Supplied material:
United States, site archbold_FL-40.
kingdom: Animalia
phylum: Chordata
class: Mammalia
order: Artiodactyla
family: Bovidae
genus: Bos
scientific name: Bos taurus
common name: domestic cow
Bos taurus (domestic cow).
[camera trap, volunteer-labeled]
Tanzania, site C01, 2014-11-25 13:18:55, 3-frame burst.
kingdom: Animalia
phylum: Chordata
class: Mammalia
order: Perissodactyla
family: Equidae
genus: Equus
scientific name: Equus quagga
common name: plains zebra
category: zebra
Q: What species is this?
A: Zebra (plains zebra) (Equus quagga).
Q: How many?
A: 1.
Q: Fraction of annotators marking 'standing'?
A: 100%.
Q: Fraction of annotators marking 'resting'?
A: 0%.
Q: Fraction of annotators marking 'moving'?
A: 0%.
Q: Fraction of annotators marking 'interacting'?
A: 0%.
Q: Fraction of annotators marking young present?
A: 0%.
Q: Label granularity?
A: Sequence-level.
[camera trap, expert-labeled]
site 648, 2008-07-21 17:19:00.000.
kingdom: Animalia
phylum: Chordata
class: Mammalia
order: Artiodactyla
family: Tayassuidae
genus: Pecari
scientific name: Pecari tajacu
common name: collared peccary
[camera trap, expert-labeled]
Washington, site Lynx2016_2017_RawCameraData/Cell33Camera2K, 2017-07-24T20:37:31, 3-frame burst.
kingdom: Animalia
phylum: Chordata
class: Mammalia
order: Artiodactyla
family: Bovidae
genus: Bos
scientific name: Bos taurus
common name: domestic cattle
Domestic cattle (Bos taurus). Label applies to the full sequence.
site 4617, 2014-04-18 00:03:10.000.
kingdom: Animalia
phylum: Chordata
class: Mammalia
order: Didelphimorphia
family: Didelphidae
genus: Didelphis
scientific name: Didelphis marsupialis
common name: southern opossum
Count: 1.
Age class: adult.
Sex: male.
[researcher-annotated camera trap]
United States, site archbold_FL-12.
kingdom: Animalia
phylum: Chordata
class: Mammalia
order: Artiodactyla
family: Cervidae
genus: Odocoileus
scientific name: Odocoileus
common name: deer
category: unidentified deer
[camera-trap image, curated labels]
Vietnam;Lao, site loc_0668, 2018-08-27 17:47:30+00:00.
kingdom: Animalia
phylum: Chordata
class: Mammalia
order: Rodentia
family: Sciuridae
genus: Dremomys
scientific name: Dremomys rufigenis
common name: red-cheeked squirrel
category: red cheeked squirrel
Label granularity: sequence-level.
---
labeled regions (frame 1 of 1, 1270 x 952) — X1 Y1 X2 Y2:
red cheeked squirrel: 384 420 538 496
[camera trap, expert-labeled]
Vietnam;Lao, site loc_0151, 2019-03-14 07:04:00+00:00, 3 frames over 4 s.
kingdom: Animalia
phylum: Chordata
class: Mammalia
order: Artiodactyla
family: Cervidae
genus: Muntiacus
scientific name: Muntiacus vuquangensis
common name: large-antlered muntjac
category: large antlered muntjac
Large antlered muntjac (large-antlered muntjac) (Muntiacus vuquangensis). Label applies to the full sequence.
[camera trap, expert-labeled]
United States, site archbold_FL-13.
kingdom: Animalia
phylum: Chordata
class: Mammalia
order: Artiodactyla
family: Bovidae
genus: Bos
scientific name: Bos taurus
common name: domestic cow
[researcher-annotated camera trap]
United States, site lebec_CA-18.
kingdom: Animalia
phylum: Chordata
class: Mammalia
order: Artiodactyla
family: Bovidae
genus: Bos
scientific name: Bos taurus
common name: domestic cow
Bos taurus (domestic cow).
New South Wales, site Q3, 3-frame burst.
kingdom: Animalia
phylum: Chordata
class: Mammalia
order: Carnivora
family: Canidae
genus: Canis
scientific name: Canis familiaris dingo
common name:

Problem details:
Every line of the entries above that includes "burst" should be copied.

Solution to the exercise:
Tanzania, site C01, 2014-11-25 13:18:55, 3-frame burst.
Washington, site Lynx2016_2017_RawCameraData/Cell33Camera2K, 2017-07-24T20:37:31, 3-frame burst.
New South Wales, site Q3, 3-frame burst.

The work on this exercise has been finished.